Status of the AgroTagger service and its integration into Drupal and DSpace

Yesterday, 1st September 2010, our group in FAO attended a presentation by Rahul Samaddar (IIT Kanpur) on the status of the AgroTagger service (more info on AgroTagger here).

 

Other meetings with Rahul are planned for the next two days. This is just a short summary of the first day.

The AgroTagger service is almost ready as a really interoperable web service: it will be a java application exposing a URL that can be called, that will accept text or the URL of a PDF and will return the selected Agrovoc terms (as text string at the beginning, then as XML and perhaps Json soon). For the moment, they implemented sort of an un-documented API that they use from PHP to push the document to their AgroTagger application server and have it indexed.

The current web page giving access to the service is:

http://agropedialabs.iitk.ac.in/Tagger/

 

The AgroTagger Drupal module that has been developed is not a client module (allowing to index Drupal nodes) as expected, but an interface to the AgroTagger service itself: it creates a page on the Drupal website that allows to send text or a PDF to the AgroTagger and display the resulting terms. Although different from what expected, since it is apparently easy to make this Drupal page act as a URL accepting parameters and returning XML, the potential of implementing a RESTful AgroTagger web service on any Drupal installation is of high interest to us anyway and in the next days we will work on an implementation of the service on our server.

Once the web service is available, developing a client script in any Drupal installation will not be difficult, even without a module.
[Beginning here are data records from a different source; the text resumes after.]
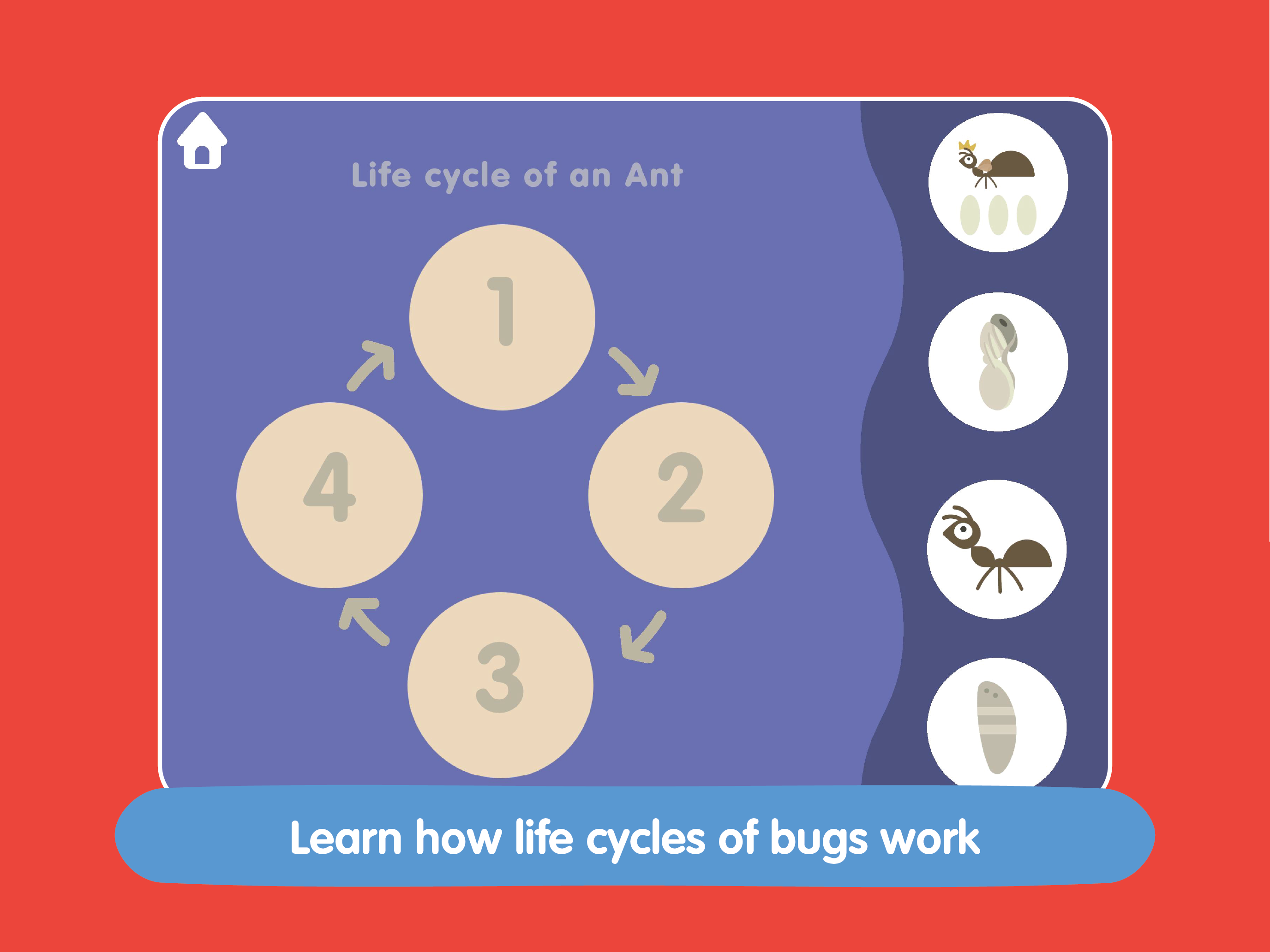 Life cycle of an Ant

1

2

3

4

Learn how life cycles of bugs work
Another interesting achievement of the IIT team in Kanpur is their collaboration with ICRISAT for the implementation of a DSpace AgroTagger plugin for automatic indexing: the plugin was used in the ICRISAT repository DSpace installation and it successfully indexed 2000 documents. The remaining 1000 documents were scanned images instead of native PDFs so some semantics were lost, but they managed to do some lower-quality indexing anyway by using some OCR software and converting to PDF. An impressive result.

They are now waiting until the plugin is "standardized" for any DSpace installation and then they will release it for the DSpace community.